The request
Count the lines in the records below that contain the string "camera", treating uppercase and lowercase as different. Reply with the number alone.

Records

— Start —

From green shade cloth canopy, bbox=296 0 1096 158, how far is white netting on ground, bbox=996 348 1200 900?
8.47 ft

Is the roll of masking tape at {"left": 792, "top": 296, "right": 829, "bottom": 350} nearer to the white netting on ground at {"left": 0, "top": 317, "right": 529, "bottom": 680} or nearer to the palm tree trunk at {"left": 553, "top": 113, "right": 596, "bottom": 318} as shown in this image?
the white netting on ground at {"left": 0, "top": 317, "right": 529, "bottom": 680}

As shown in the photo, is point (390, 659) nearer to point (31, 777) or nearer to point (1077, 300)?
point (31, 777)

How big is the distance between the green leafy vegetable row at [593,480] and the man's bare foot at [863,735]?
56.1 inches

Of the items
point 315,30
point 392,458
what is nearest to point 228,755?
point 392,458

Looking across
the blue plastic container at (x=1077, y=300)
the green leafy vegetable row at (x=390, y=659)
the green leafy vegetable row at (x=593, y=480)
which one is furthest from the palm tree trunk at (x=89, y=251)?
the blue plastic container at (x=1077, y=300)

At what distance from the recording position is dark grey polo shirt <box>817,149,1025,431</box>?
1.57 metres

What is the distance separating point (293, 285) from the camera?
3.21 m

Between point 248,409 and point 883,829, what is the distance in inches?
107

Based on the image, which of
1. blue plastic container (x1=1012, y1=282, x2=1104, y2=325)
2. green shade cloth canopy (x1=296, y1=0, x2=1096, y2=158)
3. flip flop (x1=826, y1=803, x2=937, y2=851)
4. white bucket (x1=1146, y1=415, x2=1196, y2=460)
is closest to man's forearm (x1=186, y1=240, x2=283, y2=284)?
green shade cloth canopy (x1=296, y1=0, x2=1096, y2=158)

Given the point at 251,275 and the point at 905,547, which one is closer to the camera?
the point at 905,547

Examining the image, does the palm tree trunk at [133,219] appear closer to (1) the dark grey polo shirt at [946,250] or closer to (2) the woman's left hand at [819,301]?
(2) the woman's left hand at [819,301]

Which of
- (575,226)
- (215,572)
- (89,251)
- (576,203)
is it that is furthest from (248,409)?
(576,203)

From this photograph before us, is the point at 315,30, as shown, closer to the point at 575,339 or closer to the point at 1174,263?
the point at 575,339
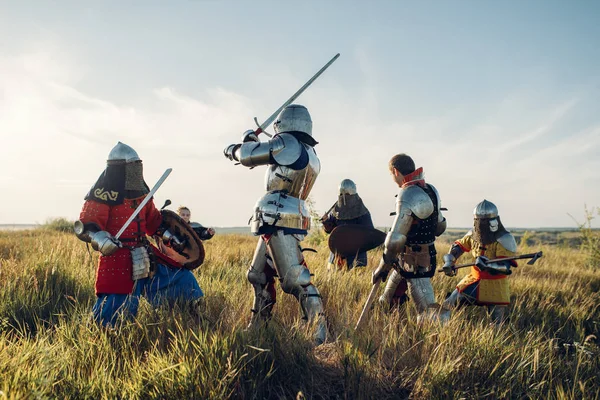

— End —

Result
2